◆ **Raw data**
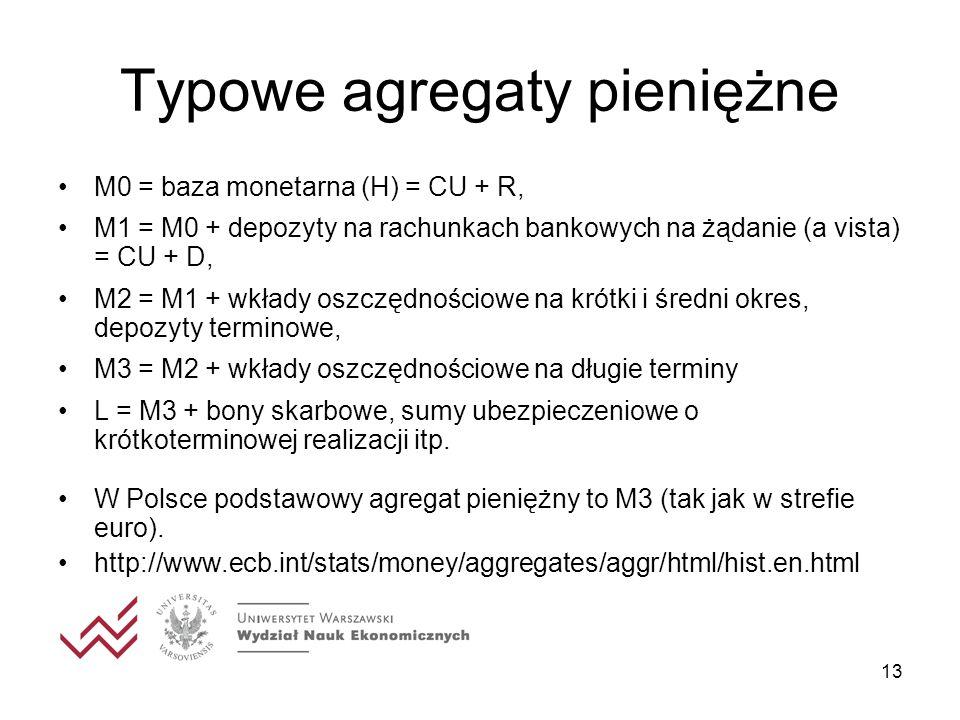 13 Typowe agregaty pieniężne M0 = baza monetarna (H) = CU + R, M1 = M0 + depozyty na rachunkach bankowych na żądanie (a vista) = CU + D, M2 = M1 + wkł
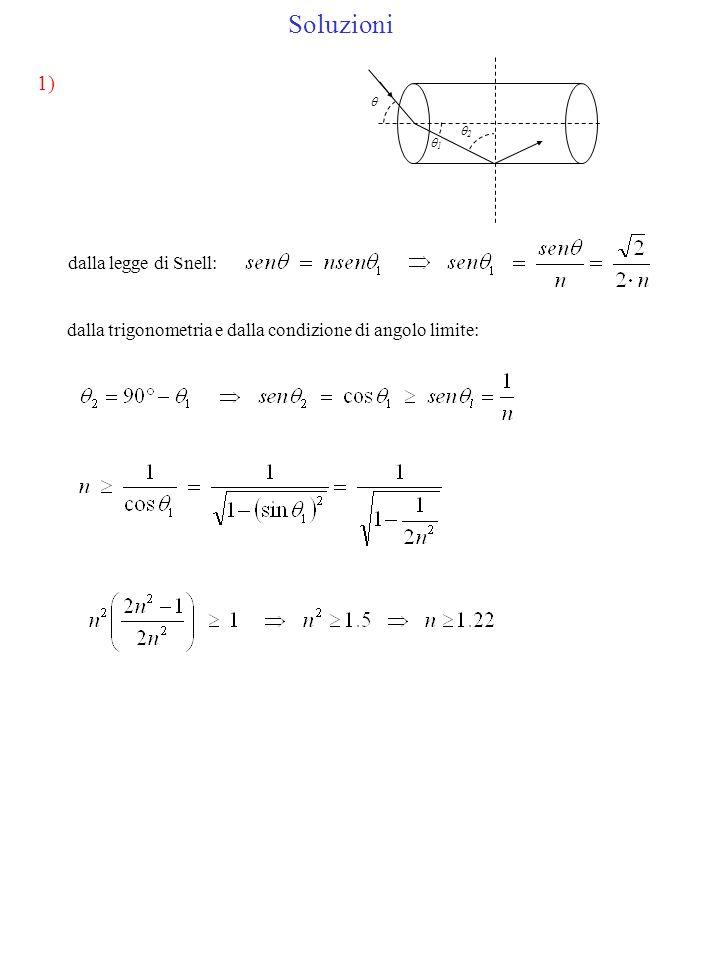 Soluzioni 1) dalla legge di Snell:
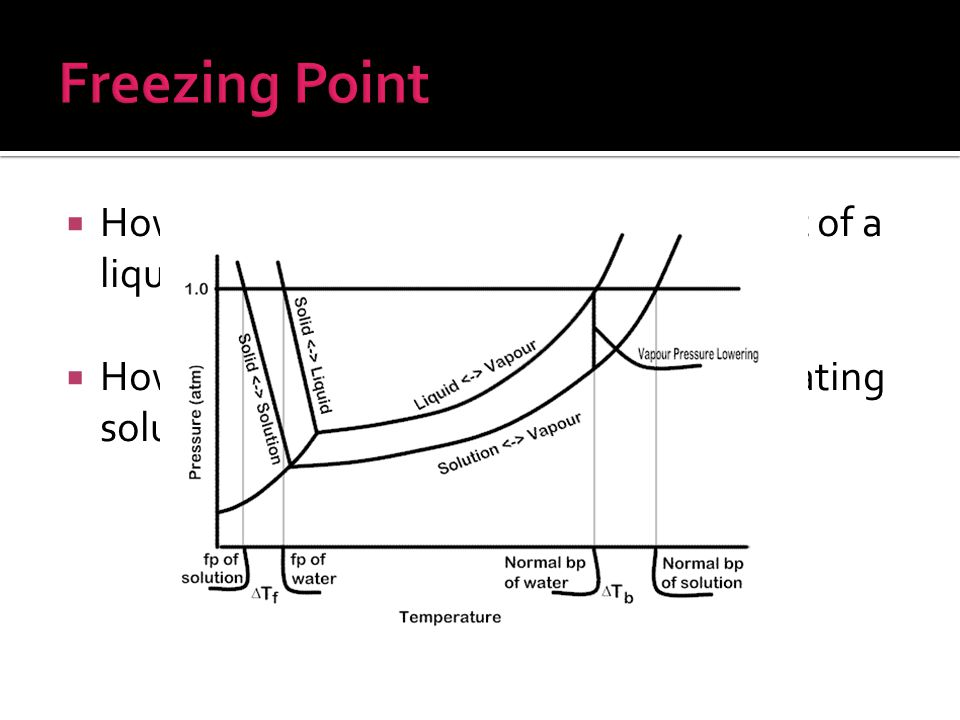  How do we determine the freezing point of a liquid.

◆ **About this exercise**
No pictures belong in the answer; copy all other parts of the listing exactly.

◆ **Answer area**
 13 Typowe agregaty pieniężne M0 = baza monetarna (H) = CU + R, M1 = M0 + depozyty na rachunkach bankowych na żądanie (a vista) = CU + D, M2 = M1 + wkł
 Soluzioni 1) dalla legge di Snell:
  How do we determine the freezing point of a liquid.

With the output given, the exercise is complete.